──────── EXTRACT TO READ ────────
The NBA is in an unpredictable time where there are more viable title contenders from season to season than in any other era since the late 1970s. The impatience of a certain class of stars, shorter contract lengths across the NBA, and a repeater luxury tax system have all combined to create truncated windows for contenders. For a league that built itself on decade spanning dynasties, it is challenging to conceptualize the near impossibility of a durability that exists for teams to sustain their success beyond a period of five or six years. 

Teams have increasingly responded to the complexities of these conditions by edging themselves optimistically all the way in on the present, or by entirely embracing a multi-year teardown to stockpile future picks from other teams while also maximizing their own lottery odds. They are entering a period of hibernation in hopes of someday, not sure when, returning as an unstoppable monster multiplied by their own draft picks and those of the former contenders now obliterated.
──────── DATA ────────
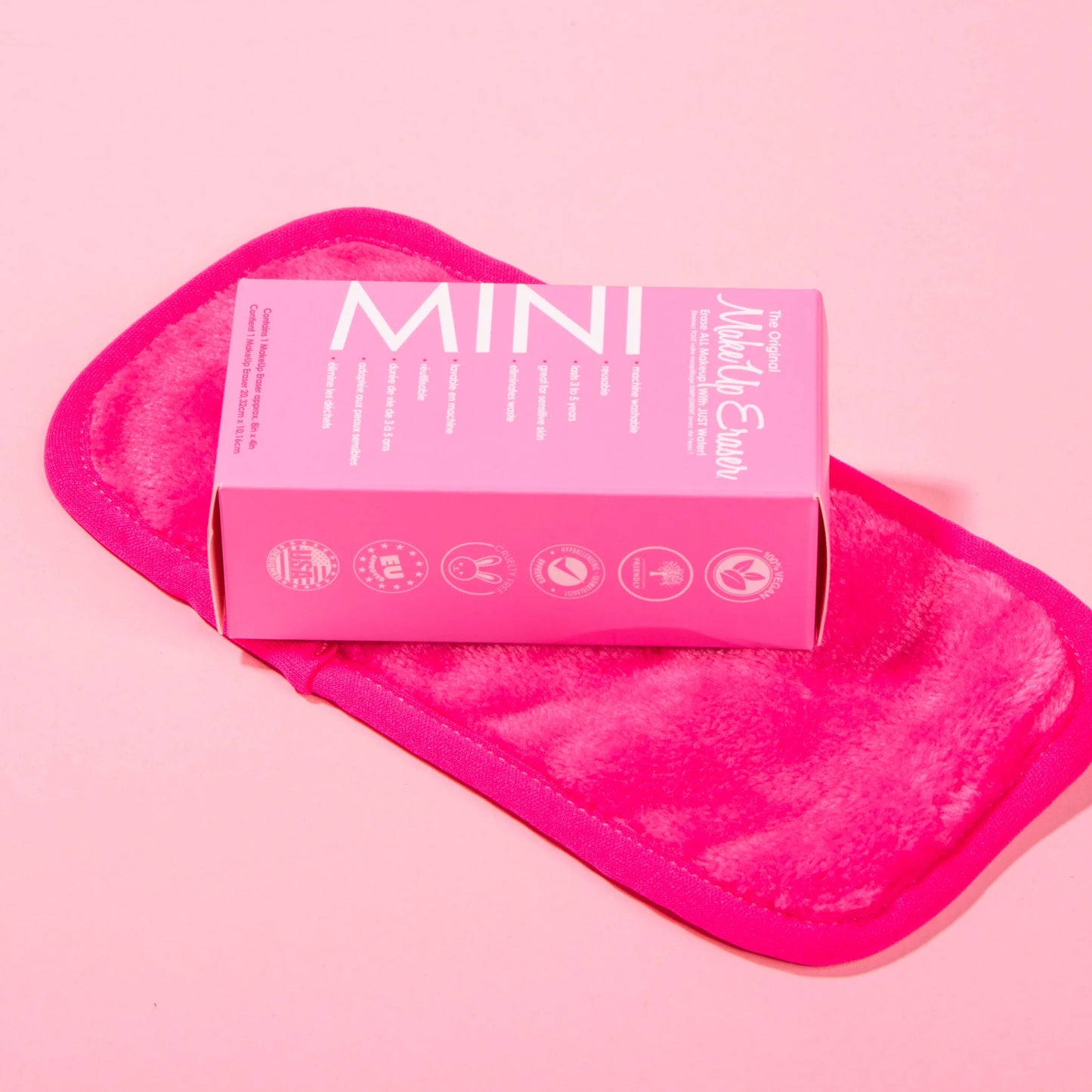 Makeup Eraser Mini Cloths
────────
» **INSTRUCTIONS**:
1. In the NBA passage, what three factors have combined to shorten windows for contenders?
2. Restate the NBA passage from "Teams have increasingly" down to "contenders now obliterated.", swapping "monster" for "force".
The lines stand apart from the NBA passage as separate material.

» **RESPONSES**:
1. The impatience of a certain class of stars, shorter contract lengths across the NBA, and a repeater luxury tax system.

2.
Teams have increasingly responded to the complexities of these conditions by edging themselves optimistically all the way in on the present, or by entirely embracing a multi-year teardown to stockpile future picks from other teams while also maximizing their own lottery odds. They are entering a period of hibernation in hopes of someday, not sure when, returning as an unstoppable force multiplied by their own draft picks and those of the former contenders now obliterated.